* Problem: Quote, without any change, the line that contains "Hand Up - Human" and all lines that follow it to the end of the data below.

* Dataset entries:
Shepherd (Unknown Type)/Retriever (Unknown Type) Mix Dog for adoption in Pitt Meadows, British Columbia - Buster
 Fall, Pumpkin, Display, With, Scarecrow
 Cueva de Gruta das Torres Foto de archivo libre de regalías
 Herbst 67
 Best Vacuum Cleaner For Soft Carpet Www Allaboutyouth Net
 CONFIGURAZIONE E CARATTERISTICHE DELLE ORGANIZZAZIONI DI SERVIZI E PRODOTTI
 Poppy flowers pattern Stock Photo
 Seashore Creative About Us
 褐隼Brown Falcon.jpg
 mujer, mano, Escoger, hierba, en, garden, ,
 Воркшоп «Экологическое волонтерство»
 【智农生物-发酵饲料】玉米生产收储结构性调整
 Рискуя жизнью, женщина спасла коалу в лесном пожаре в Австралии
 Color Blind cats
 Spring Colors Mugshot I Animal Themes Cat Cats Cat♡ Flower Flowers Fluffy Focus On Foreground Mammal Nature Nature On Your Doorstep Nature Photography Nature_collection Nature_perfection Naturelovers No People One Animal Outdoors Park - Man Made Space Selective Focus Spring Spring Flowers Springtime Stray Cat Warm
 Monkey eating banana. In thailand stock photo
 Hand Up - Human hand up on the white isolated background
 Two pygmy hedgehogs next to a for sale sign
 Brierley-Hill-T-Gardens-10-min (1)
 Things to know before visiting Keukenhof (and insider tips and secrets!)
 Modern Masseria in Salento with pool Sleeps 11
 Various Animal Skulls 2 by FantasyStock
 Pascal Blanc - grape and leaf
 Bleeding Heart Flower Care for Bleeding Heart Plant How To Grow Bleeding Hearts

* Final answer:
 Hand Up - Human hand up on the white isolated background
 Two pygmy hedgehogs next to a for sale sign
 Brierley-Hill-T-Gardens-10-min (1)
 Things to know before visiting Keukenhof (and insider tips and secrets!)
 Modern Masseria in Salento with pool Sleeps 11
 Various Animal Skulls 2 by FantasyStock
 Pascal Blanc - grape and leaf
 Bleeding Heart Flower Care for Bleeding Heart Plant How To Grow Bleeding Hearts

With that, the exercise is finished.